You can find events in the PCLI by typing:
admin@conductor1.nycsite1# show events alarm
Tue 2018-09-11 14:46:14 UTC
============== =============== ============ ====================== ========== ========================================== =================== ================== ================
Router Node Event Type Time Severity Source Category Message Shelved Status
============== =============== ============ ====================== ========== ========================================== =================== ================== ================
seattlesite1 branchoffice1 add 2018-09-10T23:49:47Z major bostonsite1+3.3.3.128+branchoffice1+3+0 peer Peer bostonsite1 not-shelved
path is down
(PeerName:
bostonsite1 |
Destination:
3.3.3.128 |
NodeName:
branchoffice1 |
DeviceInterface:
3 | Vlan: 0)
bostonsite1 datacenter1 add 2018-09-10T23:49:53Z major seattlesite1+1.1.1.128+datacenter1+4+0 peer Peer not-shelved
seattlesite1
path is down
(PeerName:
seattlesite1 |
Destination:
1.1.1.128 |
NodeName:
datacenter1 |
DeviceInterface:
4 | Vlan: 0)
seattlesite1 branchoffice1 clear 2018-09-10T23:49:54Z major bostonsite1+3.3.3.128+branchoffice1+3+0 peer Peer bostonsite1 not-shelved
path is down
(PeerName:
bostonsite1 |
Destination:
3.3.3.128 |
NodeName:
branchoffice1 |
DeviceInterface:
3 | Vlan: 0)
Within the web client, the Event History link will bring you to a page where all events can be displayed, or by applying varying level of filters, restrict the messages to only a particular router or event type.
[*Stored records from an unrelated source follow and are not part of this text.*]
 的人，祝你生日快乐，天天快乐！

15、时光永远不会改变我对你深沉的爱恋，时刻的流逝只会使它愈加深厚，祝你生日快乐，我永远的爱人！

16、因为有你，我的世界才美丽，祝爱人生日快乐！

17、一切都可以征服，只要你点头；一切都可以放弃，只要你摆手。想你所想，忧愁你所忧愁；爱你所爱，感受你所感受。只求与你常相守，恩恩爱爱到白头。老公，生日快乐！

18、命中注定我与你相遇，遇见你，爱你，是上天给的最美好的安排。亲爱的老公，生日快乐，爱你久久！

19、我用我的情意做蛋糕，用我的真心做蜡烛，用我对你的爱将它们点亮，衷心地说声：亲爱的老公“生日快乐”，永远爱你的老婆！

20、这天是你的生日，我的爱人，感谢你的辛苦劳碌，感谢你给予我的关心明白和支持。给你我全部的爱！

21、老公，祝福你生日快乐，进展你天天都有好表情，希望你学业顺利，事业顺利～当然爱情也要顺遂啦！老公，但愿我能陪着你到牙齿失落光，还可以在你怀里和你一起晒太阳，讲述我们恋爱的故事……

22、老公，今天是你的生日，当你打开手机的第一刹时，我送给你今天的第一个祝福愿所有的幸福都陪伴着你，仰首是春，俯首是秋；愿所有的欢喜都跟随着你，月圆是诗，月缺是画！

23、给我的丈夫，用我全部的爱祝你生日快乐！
In large deployments, there may be a large number of events on a conductor. It may be difficult to wade through the pages of events if you know you are looking for a particular event within a window of time. The show events
command supports filtering events by time when specifying starting and ending time ranges. The syntax for time follows the same format of the event timestamps.
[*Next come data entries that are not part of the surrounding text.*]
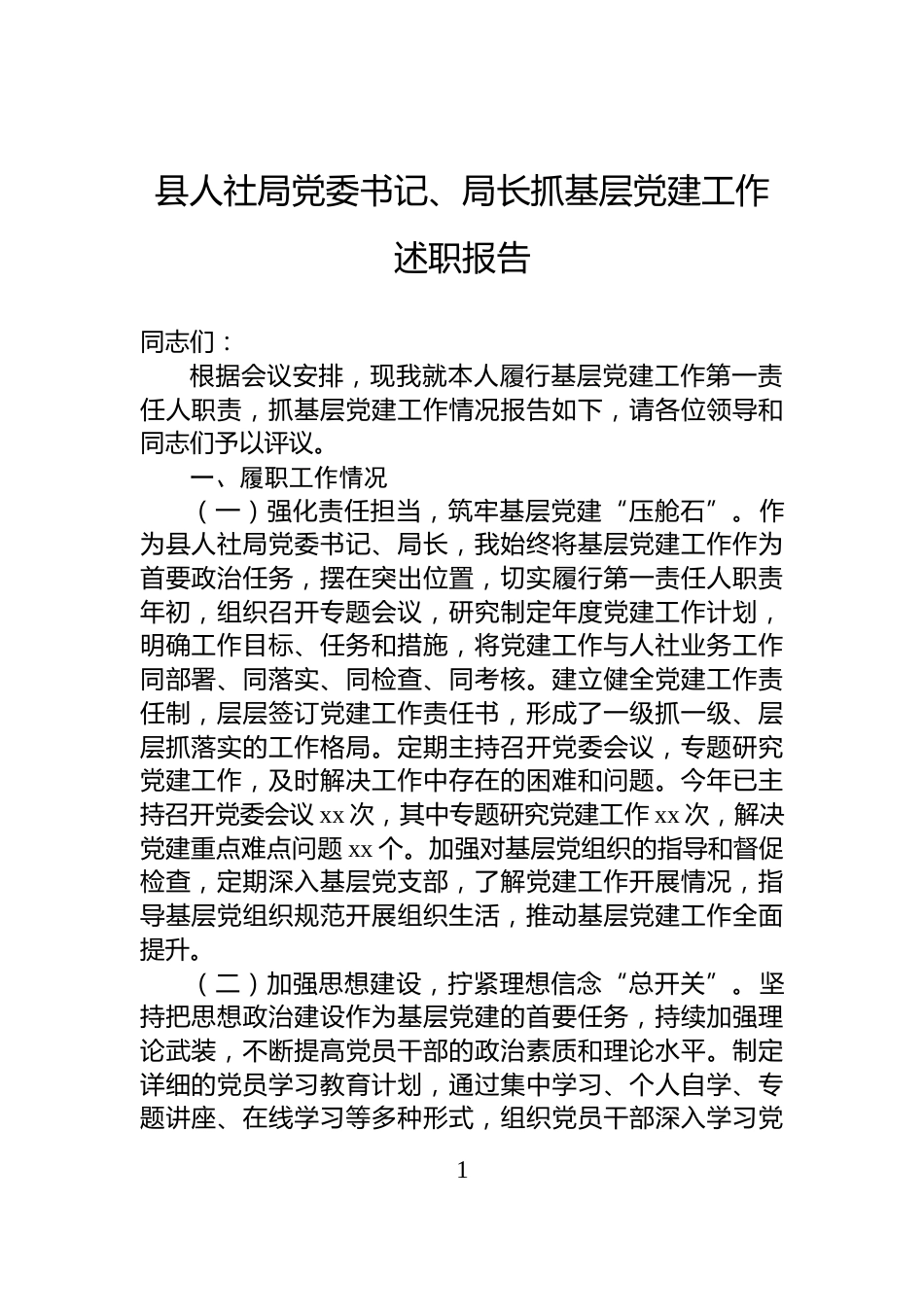 县人社局党委书记、局长抓基层党建工作述职报告

同志们：

根据会议安排，现我就本人履行基层党建工作第一责任人职责，抓基层党建工作情况报告如下，请各位领导和同志们予以评议。

一、履职工作情况

（一）强化责任担当，筑牢基层党建“压舱石”。作为县人社局党委书记、局长，我始终将基层党建工作作为首要政治任务，摆在突出位置，切实履行第一责任人职责年初，组织召开专题会议，研究制定年度党建工作计划，明确工作目标、任务和措施，将党建工作与人社业务工作同部署、同落实、同检查、同考核。建立健全党建工作责任制，层层签订党建工作责任书，形成了一级抓一级、层层抓落实的工作格局。定期主持召开党委会议，专题研究党建工作，及时解决工作中存在的困难和问题。今年已主持召开党委会议 xx 次，其中专题研究党建工作 xx 次，解决党建重点难点问题 xx 个。加强对基层党组织的指导和督促检查，定期深入基层党支部，了解党建工作开展情况，指导基层党组织规范开展组织生活，推动基层党建工作全面提升。

（二）加强思想建设，拧紧理想信念“总开关”。坚持把思想政治建设作为基层党建的首要任务，持续加强理论武装，不断提高党员干部的政治素质和理论水平。制定详细的党员学习教育计划，通过集中学习、个人自学、专题讲座、在线学习等多种形式，组织党员干部深入学习党

1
show events alarm from 2020-03-30T22:00:00Z to 2020-03-30T23:59:59Z router burlma-corp
Note the trailing Z
. Most systems are configured to be in UTC time. If the trailing Z
was absent, the time filter would be restricted to the local time zone
show events alarm from 2020-03-30T22:00:00Z to 2020-03-30T23:59:59Z router AAPDENCOPOD4
Contents of Alarms and Events
Field | Description |
---|---|
dateTime | This is the date and time that the event occurred. The format of the value follows the ISO 8601 standard. |
node | The system within the SSR which produced the event. |
process | The process within the node which produced the event. |
source | The name of the entity which was the originator of the alarm. When the topic is a network-interface, this would be the name of the network-interface. |
category | This is the alarm type. Each category has a specific message format: • system Related to the system, e.g. CPU, memory, etc. • process Related to an internal software process • interface/network-interface Related to an interface on the SSR (up, down,etc.) • platform Related to low-level events that aren't necessarily derived from the machine; e.g. security keys • peer Related to connectivity between SSR routers • platform-state Sourced from the stats infrastructure • redundancy Related to high availability behavior; e.g. a failover or leadership change • giid Related to an interface that is part of a redundant pair (giid is an interface's "global ID") • asset An alarm sourced by an asset (a managed node) that is dervied from Automated Provisioner |
severity | Alarms can be categorized in one of four severities: critical, major, minor and info. These severity levels can be used to filter alerts based on one of these levels. The default severity level is info, which shows all alarms. • critical The condition affects service • major Immediate action is required • minor Minor warning conditions • info No action is required |
message | Descriptive text regarding the nature of the alarm |
Shelving Alarms
When an SSR is put into Maintenance Mode all alarms for that SSR are “shelved”. Shelved alarms continue to be monitored by the system, but are not presented on the standard UI. The state of shelved alarms can be viewed by issuing the following command:
admin@conductor1.nycsite1# show alarms shelved
For information on how to shelve individual alarms, see Alarm Suppression.